Segment Start: Entries shown
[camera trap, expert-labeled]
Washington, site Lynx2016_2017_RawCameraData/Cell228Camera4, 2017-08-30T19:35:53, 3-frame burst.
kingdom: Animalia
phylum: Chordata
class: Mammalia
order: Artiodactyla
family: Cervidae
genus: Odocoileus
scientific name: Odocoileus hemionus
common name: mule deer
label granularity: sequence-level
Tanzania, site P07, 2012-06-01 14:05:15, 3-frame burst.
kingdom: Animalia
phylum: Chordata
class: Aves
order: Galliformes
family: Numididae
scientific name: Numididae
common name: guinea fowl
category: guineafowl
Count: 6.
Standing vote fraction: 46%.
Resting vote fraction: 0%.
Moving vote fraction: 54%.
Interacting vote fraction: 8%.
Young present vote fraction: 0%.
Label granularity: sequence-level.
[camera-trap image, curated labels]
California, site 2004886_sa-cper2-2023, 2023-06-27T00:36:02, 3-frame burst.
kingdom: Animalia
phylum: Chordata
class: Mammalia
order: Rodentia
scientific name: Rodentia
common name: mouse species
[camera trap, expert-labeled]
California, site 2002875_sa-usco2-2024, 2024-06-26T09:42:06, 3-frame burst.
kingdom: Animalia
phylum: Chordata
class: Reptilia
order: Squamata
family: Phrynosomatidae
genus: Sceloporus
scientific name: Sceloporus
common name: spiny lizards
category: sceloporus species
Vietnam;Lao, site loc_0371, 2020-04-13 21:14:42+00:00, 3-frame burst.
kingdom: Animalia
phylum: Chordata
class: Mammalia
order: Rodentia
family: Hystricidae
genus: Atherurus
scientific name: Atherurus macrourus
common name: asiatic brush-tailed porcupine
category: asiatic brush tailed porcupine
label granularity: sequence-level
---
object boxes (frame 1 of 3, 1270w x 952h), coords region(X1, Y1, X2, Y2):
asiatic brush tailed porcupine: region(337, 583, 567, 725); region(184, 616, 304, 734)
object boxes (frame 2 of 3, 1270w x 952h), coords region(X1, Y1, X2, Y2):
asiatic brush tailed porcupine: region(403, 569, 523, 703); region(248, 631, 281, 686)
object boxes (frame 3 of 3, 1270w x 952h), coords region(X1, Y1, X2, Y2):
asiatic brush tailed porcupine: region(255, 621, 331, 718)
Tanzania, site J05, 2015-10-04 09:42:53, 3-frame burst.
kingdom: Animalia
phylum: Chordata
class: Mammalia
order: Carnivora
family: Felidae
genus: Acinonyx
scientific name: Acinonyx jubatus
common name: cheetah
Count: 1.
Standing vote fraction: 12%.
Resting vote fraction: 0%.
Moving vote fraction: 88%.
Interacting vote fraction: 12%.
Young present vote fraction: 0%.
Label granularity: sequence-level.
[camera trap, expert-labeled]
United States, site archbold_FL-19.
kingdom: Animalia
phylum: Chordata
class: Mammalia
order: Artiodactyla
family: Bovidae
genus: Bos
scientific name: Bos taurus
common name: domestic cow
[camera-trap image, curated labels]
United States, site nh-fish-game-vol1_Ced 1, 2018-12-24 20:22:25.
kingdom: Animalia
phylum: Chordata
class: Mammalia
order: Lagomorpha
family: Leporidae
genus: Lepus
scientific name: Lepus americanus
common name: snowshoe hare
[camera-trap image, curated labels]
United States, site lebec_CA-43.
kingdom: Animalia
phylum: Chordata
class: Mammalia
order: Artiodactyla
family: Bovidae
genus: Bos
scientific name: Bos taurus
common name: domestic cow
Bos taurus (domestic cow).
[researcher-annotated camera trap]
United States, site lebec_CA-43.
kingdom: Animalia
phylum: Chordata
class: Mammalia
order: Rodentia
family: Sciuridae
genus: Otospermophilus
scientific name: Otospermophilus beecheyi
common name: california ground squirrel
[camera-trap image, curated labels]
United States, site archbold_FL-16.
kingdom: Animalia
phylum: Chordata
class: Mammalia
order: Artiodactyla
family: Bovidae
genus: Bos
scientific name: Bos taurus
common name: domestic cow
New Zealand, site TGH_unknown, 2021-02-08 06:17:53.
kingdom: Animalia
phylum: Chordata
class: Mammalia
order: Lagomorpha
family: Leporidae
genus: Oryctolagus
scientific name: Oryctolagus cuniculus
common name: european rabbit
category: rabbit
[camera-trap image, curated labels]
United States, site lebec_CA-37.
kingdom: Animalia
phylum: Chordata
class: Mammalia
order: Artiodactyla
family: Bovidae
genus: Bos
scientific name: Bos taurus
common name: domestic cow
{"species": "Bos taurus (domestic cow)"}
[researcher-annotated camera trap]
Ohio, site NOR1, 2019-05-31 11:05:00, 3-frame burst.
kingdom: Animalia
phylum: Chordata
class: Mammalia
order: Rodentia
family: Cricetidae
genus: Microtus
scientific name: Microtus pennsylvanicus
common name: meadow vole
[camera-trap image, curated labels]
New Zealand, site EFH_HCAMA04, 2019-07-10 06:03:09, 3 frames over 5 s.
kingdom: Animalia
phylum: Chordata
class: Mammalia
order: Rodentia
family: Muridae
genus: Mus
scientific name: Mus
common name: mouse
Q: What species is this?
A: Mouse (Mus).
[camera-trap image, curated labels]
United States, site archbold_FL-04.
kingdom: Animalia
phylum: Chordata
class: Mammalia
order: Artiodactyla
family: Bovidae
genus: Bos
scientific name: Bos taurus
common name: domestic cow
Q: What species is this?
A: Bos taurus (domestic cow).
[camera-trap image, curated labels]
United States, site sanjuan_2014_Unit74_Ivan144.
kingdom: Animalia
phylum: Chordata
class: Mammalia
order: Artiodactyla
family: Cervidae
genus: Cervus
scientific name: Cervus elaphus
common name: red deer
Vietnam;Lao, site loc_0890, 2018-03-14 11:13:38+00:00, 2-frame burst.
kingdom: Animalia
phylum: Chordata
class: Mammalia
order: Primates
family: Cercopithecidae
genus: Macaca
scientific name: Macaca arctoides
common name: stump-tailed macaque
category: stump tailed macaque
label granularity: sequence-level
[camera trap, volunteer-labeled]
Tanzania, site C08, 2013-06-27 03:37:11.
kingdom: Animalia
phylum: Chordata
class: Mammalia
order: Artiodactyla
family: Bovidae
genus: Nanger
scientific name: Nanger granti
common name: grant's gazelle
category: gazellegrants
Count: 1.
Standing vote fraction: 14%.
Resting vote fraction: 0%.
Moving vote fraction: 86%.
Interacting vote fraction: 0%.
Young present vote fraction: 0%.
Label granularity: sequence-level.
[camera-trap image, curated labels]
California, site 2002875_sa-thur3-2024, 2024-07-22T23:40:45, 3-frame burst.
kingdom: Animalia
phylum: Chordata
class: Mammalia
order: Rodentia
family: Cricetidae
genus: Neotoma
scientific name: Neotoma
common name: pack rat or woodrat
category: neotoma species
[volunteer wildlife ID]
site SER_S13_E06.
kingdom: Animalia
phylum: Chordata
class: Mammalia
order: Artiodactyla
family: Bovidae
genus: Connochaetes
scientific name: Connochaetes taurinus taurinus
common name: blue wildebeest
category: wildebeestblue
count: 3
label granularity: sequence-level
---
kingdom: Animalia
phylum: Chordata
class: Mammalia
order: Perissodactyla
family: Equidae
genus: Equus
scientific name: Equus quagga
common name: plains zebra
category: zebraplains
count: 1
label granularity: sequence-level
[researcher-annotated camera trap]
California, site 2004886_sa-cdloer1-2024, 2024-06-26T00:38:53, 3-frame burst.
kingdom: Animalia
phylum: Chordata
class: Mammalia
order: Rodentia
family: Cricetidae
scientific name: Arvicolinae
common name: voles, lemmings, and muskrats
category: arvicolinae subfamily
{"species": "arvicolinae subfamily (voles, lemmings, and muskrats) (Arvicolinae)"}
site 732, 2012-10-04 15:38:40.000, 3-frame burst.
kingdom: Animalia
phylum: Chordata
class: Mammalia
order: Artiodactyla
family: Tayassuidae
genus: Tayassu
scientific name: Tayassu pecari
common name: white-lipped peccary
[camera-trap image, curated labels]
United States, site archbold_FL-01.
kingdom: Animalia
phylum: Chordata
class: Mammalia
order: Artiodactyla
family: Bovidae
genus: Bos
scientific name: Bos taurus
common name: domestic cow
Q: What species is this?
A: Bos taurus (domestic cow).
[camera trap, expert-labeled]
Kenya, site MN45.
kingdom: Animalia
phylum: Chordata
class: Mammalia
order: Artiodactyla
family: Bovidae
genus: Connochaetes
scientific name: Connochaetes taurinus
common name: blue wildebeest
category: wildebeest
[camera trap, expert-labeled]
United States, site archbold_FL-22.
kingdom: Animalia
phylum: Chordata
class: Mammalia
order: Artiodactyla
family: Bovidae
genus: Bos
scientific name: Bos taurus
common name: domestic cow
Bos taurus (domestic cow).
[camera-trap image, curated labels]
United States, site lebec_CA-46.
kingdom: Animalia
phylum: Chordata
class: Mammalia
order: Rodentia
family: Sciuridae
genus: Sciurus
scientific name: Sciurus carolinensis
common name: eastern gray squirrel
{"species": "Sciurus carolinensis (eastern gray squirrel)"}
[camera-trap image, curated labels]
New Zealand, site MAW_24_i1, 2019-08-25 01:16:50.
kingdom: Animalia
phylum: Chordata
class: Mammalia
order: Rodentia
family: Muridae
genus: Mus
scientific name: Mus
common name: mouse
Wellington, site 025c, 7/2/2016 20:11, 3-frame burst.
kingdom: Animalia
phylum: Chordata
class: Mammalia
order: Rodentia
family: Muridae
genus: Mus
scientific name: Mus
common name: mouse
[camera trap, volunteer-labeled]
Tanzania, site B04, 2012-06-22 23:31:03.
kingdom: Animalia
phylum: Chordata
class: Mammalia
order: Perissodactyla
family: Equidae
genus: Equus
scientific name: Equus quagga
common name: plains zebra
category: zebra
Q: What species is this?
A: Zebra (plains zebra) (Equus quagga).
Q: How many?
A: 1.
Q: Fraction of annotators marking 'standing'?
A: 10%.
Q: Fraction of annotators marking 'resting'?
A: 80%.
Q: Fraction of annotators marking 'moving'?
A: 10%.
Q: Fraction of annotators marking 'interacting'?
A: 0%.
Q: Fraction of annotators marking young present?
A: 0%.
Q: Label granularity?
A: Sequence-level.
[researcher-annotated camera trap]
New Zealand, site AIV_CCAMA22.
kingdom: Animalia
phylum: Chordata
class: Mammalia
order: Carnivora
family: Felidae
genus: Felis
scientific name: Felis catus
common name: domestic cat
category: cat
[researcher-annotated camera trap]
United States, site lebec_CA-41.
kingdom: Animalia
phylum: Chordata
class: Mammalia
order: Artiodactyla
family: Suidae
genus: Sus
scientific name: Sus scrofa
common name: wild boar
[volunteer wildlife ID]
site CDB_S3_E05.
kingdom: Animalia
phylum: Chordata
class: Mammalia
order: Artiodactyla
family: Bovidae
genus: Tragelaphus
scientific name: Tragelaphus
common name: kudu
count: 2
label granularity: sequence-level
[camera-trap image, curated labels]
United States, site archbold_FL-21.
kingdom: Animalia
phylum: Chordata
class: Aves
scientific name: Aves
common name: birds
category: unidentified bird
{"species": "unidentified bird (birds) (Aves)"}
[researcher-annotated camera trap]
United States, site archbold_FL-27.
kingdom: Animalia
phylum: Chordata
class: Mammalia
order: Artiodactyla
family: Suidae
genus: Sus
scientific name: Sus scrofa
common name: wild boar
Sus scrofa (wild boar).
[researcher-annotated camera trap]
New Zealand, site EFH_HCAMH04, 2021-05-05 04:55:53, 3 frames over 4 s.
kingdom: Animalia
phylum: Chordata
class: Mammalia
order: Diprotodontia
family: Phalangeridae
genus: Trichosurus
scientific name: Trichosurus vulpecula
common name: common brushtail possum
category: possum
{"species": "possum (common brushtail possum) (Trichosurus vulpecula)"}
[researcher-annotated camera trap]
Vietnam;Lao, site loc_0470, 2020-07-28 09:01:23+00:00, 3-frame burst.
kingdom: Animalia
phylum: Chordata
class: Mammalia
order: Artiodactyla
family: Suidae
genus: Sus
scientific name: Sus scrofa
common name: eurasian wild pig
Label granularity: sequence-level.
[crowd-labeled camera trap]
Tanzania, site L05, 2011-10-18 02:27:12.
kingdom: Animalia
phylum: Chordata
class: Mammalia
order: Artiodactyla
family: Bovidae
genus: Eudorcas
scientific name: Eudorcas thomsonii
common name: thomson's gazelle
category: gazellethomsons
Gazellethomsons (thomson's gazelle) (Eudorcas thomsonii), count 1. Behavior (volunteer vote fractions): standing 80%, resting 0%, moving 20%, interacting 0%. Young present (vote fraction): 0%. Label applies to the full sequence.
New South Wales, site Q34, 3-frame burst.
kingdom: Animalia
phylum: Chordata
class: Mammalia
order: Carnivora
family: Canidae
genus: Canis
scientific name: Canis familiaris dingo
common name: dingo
Segment End: Entries shown
[The problem] In the entries above, some lines may contain the string "Connochaetes"; report how many, without additional comment.

[Answer area] 4